Social work research is increasingly utilizing social media-based recruitment and online surveys to access hard-to-reach and stigmatized study populations (Archer-Kuhn et al., 2021). However, there is growing scholarly concern about survey bots, automated programs designed by bad actors to respond to surveys and farm incentives, which impact data integrity (Storozuk, 2020). A slew of recent studies in social work and allied social sciences has documented survey bot incursions that have wasted limited research funds and, in some cases, resulted in termination of the study (Bybee et al., 2022; Coulter-Thompson et al., 2023; Griffin et al., 2021; Shaw et al., 2022; Sterzing et al., 2018). Sharing effective approaches to dealing with survey bots increases awareness of and capacity to manage this risk and may support the development of new data cleaning strategies to tackle this issue. This study therefore offers a collaborative systematic coding approach to identifying and excluding bot data from an international online survey sample using rigorous processes to enhance data trustworthiness.

Methods

3,681 responses to an online survey of wellbeing and video gaming among sexual and gender diverse participants aged 14-29 (M = 21.95, SD = 4.06) from Canada, the USA, Mexico, the UK, or Australia were subjected to a dichotomous coding process by four coders. Following calibration on 97 random responses, remaining responses were coded twice independently by counterbalanced coder pairs using 9 coding categories: (a) spamming; (b) no qualitative answers; (c) poor qualitative answers; (d) incongruence between IP address and reported country of residence; (e) incongruence between reported age and year of birth (f) duplicate qualitative answers; (g) duplicate IP addresses (h) speeding; and (i) suspicious email address. Following the first round, coder pairs met to discuss and resolve disagreements for each category and remaining disagreements were resolved by the first author. Codes were summed across all categories to produce a fraud probability index ranging from 0-9 to guide exclusion decisions. Retained data were compared against excluded data to examine respective demographic characteristics, variance, and scale scores.

Results

1,670 (45.37%) responses were excluded as suspected bots and had an average fraud index score of 4.5. The coding process produced high levels of inter-rater reliability between each coder pair (95.07% - 97.71%) and across all coding categories (86.82% - 100%). Excluded data over-represented the USA as the country of residence and intersectional demographics that are typically underrepresented in survey research (e.g., Black transgender women), and produced more normally distributed data with less utilization of the most extreme Likert scale response options.

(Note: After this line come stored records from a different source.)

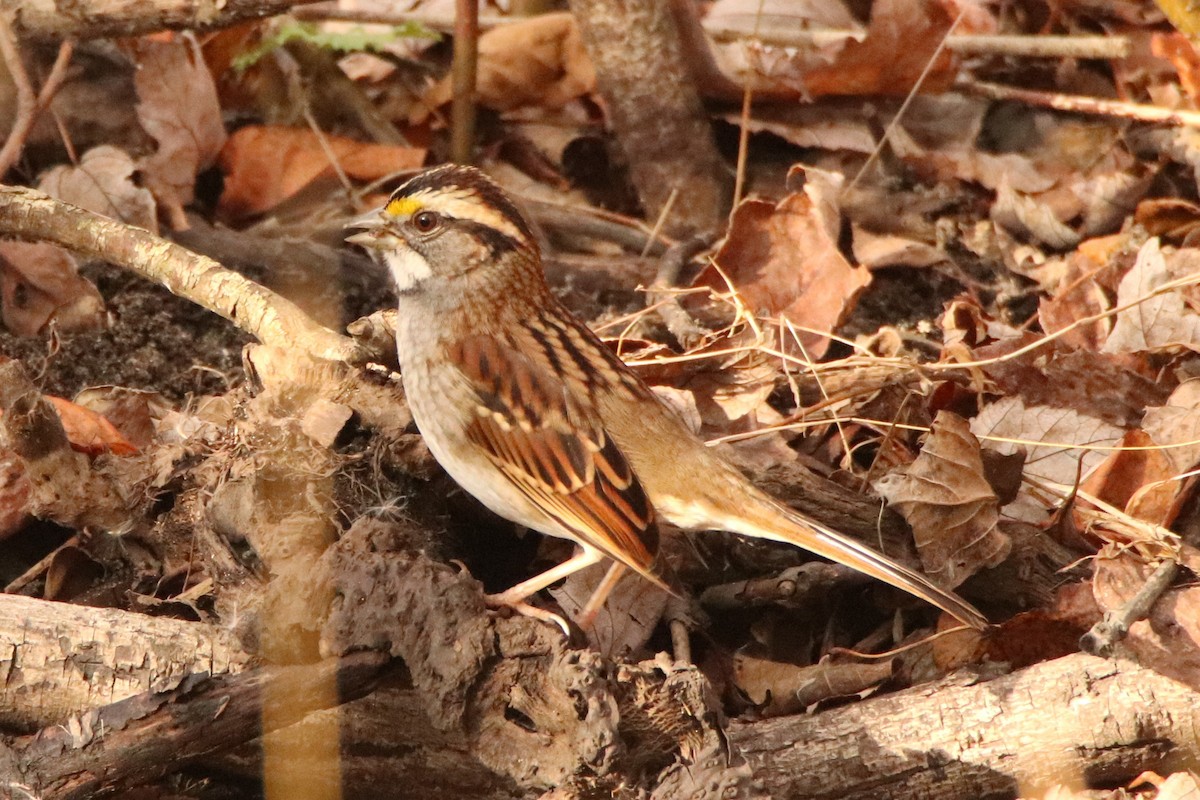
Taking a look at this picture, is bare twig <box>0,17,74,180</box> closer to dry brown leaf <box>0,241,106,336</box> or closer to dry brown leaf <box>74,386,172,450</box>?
dry brown leaf <box>0,241,106,336</box>

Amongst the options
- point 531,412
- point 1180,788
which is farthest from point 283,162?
point 1180,788

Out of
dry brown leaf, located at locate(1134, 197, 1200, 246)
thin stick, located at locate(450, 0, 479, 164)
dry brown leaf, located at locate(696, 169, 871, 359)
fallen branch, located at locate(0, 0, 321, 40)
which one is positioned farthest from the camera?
dry brown leaf, located at locate(1134, 197, 1200, 246)

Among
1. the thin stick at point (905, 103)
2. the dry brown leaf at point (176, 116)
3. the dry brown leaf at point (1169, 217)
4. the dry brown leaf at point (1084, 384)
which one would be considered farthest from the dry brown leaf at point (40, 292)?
the dry brown leaf at point (1169, 217)

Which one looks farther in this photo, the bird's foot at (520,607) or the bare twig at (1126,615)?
the bird's foot at (520,607)

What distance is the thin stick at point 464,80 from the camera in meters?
5.57

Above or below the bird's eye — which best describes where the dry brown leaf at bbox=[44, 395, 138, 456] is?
below

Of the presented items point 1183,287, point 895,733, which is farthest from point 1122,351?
point 895,733

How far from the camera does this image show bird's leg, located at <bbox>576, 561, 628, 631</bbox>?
13.3 feet

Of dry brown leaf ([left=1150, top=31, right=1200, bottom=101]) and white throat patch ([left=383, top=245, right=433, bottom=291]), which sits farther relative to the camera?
dry brown leaf ([left=1150, top=31, right=1200, bottom=101])

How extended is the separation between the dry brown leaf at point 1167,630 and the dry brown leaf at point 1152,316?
4.11ft

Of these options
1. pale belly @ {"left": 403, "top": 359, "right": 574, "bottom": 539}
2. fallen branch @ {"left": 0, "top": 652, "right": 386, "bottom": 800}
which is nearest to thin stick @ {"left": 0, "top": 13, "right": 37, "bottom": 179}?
pale belly @ {"left": 403, "top": 359, "right": 574, "bottom": 539}

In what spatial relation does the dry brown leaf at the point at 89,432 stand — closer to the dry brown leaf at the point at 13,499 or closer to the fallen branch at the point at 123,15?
the dry brown leaf at the point at 13,499

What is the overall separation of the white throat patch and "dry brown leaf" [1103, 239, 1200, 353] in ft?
7.71

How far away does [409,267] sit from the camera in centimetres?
433
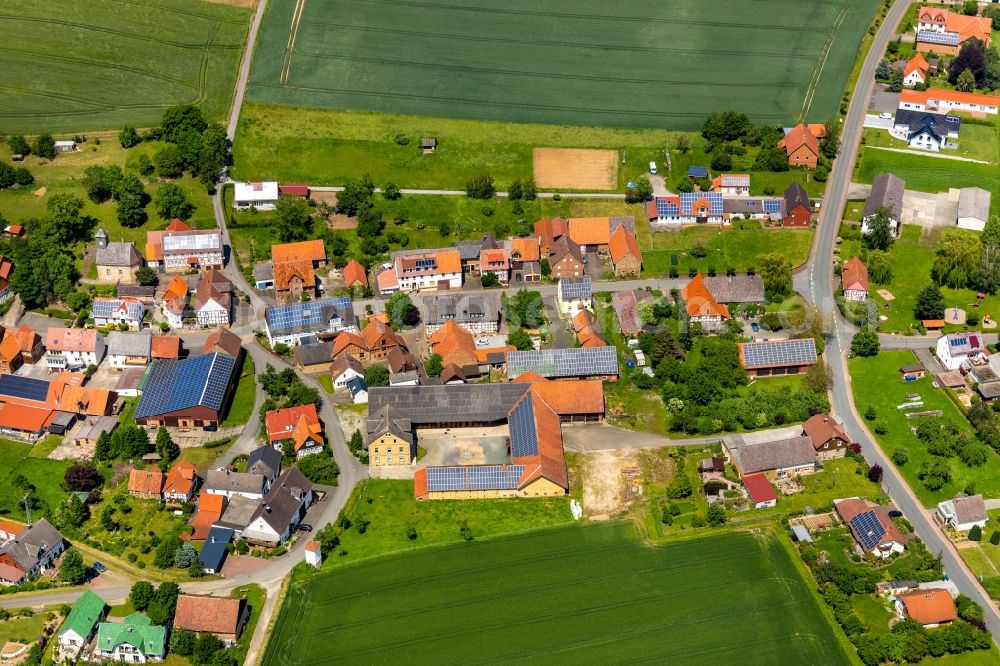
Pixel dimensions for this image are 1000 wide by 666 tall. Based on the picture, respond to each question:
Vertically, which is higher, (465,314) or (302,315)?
(302,315)

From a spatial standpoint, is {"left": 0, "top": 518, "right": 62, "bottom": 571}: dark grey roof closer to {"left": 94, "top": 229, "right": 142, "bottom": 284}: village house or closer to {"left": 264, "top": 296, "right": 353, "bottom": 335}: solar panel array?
{"left": 264, "top": 296, "right": 353, "bottom": 335}: solar panel array

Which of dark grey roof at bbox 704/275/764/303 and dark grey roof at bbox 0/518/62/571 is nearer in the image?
dark grey roof at bbox 0/518/62/571

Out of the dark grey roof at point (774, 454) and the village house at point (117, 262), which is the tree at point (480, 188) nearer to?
the village house at point (117, 262)

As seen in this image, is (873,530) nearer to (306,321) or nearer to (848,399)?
(848,399)

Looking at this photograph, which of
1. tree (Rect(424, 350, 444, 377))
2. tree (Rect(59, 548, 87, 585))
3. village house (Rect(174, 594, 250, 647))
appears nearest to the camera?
village house (Rect(174, 594, 250, 647))

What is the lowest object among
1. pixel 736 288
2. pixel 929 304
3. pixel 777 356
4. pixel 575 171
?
pixel 777 356

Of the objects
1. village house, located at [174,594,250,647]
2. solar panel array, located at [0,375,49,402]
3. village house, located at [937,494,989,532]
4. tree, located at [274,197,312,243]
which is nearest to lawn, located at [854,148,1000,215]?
village house, located at [937,494,989,532]

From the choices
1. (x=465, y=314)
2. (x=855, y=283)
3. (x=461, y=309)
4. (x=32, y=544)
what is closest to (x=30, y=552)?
(x=32, y=544)
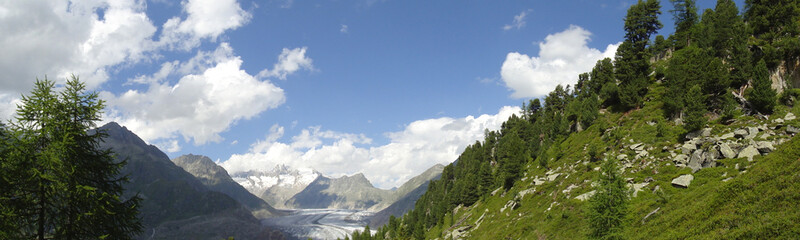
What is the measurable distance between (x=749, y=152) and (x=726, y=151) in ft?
5.76

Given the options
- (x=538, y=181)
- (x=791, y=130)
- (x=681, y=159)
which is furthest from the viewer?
(x=538, y=181)

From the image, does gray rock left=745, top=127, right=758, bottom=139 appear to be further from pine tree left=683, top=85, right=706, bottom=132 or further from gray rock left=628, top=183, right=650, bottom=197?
gray rock left=628, top=183, right=650, bottom=197

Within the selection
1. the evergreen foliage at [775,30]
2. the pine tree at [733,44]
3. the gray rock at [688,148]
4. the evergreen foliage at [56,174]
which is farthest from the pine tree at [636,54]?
the evergreen foliage at [56,174]

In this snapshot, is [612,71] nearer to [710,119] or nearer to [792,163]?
[710,119]

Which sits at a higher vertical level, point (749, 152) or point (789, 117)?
point (789, 117)

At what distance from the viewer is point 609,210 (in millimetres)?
28562

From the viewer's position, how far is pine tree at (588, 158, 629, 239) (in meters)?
28.2

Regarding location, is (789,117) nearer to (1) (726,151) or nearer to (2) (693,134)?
(2) (693,134)

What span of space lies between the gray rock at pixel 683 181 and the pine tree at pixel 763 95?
49.0ft

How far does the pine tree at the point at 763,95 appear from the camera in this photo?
37.6m

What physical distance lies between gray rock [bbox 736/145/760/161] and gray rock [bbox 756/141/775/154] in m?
0.31

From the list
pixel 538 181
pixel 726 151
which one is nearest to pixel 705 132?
pixel 726 151

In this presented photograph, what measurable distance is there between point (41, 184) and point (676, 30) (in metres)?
107

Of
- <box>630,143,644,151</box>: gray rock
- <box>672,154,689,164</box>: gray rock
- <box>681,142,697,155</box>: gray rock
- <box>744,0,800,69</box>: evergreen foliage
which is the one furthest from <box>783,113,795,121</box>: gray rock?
<box>744,0,800,69</box>: evergreen foliage
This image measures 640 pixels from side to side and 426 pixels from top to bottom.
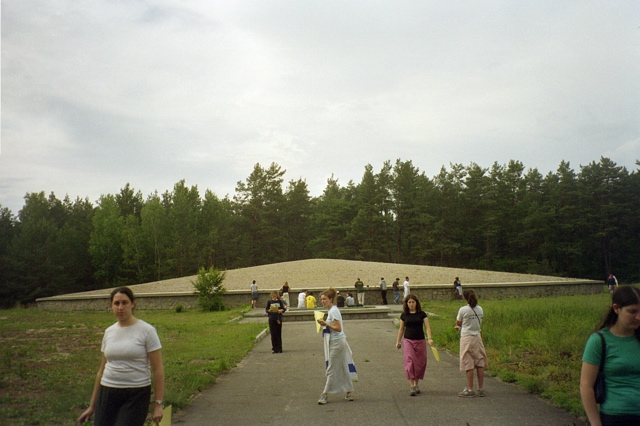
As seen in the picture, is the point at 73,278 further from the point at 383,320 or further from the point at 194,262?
the point at 383,320

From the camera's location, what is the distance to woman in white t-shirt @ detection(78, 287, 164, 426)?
3.90m

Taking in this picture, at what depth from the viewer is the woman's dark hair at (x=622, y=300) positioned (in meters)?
3.32

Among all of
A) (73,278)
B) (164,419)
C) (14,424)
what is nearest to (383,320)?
(14,424)

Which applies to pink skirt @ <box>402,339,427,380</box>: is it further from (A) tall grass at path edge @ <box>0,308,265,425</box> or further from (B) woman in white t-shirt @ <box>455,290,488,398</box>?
(A) tall grass at path edge @ <box>0,308,265,425</box>

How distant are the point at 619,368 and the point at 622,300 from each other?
0.44 m

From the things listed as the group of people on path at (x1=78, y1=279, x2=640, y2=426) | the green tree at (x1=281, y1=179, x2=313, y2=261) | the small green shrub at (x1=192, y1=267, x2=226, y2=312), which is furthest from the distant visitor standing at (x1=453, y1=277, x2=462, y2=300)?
the green tree at (x1=281, y1=179, x2=313, y2=261)

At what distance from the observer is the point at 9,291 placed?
161ft

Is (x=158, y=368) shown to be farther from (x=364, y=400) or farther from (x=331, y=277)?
(x=331, y=277)

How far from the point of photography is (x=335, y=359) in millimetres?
7793

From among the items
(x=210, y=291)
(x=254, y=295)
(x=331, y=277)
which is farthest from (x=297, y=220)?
(x=210, y=291)

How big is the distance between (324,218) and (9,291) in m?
38.3

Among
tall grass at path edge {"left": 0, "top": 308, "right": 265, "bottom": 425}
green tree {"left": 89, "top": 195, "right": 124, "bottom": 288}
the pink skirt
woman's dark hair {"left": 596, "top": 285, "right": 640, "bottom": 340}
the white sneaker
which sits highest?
green tree {"left": 89, "top": 195, "right": 124, "bottom": 288}

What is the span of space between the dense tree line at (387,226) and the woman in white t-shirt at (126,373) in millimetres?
59197

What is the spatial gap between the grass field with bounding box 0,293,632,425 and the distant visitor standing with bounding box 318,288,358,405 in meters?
2.20
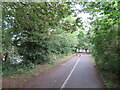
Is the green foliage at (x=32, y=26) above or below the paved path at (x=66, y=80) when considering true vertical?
above

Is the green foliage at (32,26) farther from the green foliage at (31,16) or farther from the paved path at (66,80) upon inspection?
the paved path at (66,80)

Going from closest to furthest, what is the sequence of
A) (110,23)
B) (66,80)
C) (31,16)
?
(110,23) → (31,16) → (66,80)

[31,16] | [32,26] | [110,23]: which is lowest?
[110,23]

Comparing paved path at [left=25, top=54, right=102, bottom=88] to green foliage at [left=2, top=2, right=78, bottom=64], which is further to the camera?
paved path at [left=25, top=54, right=102, bottom=88]

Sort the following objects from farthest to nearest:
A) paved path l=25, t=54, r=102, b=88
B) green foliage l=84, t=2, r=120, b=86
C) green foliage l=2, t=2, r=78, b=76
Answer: paved path l=25, t=54, r=102, b=88
green foliage l=2, t=2, r=78, b=76
green foliage l=84, t=2, r=120, b=86

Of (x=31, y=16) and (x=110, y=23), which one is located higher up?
(x=31, y=16)

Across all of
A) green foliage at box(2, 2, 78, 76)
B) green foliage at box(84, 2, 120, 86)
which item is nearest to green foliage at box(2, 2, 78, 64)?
green foliage at box(2, 2, 78, 76)

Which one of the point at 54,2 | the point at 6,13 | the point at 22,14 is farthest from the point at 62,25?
the point at 6,13

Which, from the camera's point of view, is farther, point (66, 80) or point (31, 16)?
point (66, 80)

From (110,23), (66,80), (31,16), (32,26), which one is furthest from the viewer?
(32,26)

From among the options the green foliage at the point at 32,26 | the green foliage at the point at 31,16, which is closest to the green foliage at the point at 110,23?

Conclusion and Implications

The study provides crucial and timely diagnostic information for researchers using online surveys and social media-based recruitment and a systematic and collaborative process for identifying (in)genuine responses and enhancing data trustworthiness. Our findings emphasize a growing imperative to adapt online survey research practices to be responsive to technological change and survey fraud. It is essential to anticipate survey bot incursions and plan mitigation and detection strategies to be implemented throughout a study’s design, recruitment, and data cleaning and analysis stages.